#### Document passage:
Create a dataset

A dataset, which is the basic unit of data preparation, refers to an entity subject to data operations. Datasets are either imported datasets and wrangled datasets.

  • Imported Dataset: A source data entity before the implementation of transformation rules

  • Wrangled dataset: A data entity subject to analysis following the implementation of transformation rules

A wrangled dataset is created during the dataflow setting process, which defines transformation rules, while an imported dataset is created during this dataset creation procedure.

The Dataflow menu can be accessed under MANAGEMENT > Data Preparation > Dataset on the left-hand panel of the main screen.

../../_images/create_a_dataset_1.png

Next, on the upper right of the dataset page, click the + Generate new dataset button to create a new dataset.

../../_images/create_a_dataset_2.png

In the dataset creation page, select the dataset type.

../../_images/create_a_dataset_3.png

Note

The Staging DB is an in-cluster database that stores data temporarily in order to facilitate data loading. Hive is generally used for it.

Create a dataset from a file

Create a dataset by opening the user’s local file or via a URI (upcoming feature).

  1. On the data type selection page, select My File.

  2. Select a file to be used as a data source from your local PC. You can click the Import button to select a file, or drag and drop the file into the box. Once a file is selected, click Next.

    ../../_images/create_a_dataset_of_file_1.png
  3. Check the grid of the uploaded file, and designate a column delimiter. Proceed if the data is successfully displayed.

    ../../_images/create_a_dataset_of_file_2.png
  4. Enter the Name and Description of the dataset, and click the Done button.

    ../../_images/create_a_dataset_of_file_3.png
  5. Once the dataset is created, the dataset list is displayed. You can check that the list contains the newly created dataset.

    ../../_images/create_a_dataset_of_file_4.png

Create a dataset from a database

Create a dataset using external database access information and queries.

To create a dataset from a database, you should first create a data connection. See Create a data connection for a detailed procedure.

../../_images/create_a_dataset_of_database_1.png

After establishing the data connection, go to MANAGEMENT > Data Preparation > Dataset > + Generate new dataset.

  1. On the data type selection page, select Database.

  2. Select the data connection, and press the Test button to check that the connection is valid.

    ../../_images/create_a_dataset_of_database_2.png
  3. Select the data. You can either select a table from the connected database, or write a query yourself.

    ../../_images/create_a_dataset_of_database_3.png
    • Table: Select a database and a table to display the table’s data. Once the data being ingested has been displayed, confirm the data and click Next.

    • Query: Write a query to import the data you want, and click Run to display the data in the lower section. Confirm the data and click Next.

#### Stored data:
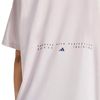 ADIKB9419-000_4.jpg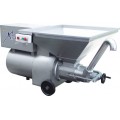 Измельчитель RHW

#### Exercise A:
Name every control that the dataset creation guide explicitly calls a button.
#### Exercise B:
From the dataset creation guide, return the part that opens with the words containing "2. Select the" and closes with "displayed, confirm the data and click Next.".
The listing plays no part in this work.

#### Written answer A:
+ Generate new dataset, Import, Done, Test

#### Written answer B:
2. Select the data connection, and press the Test button to check that the connection is valid.

    ../../_images/create_a_dataset_of_database_2.png
  3. Select the data. You can either select a table from the connected database, or write a query yourself.

    ../../_images/create_a_dataset_of_database_3.png
    • Table: Select a database and a table to display the table’s data. Once the data being ingested has been displayed, confirm the data and click Next.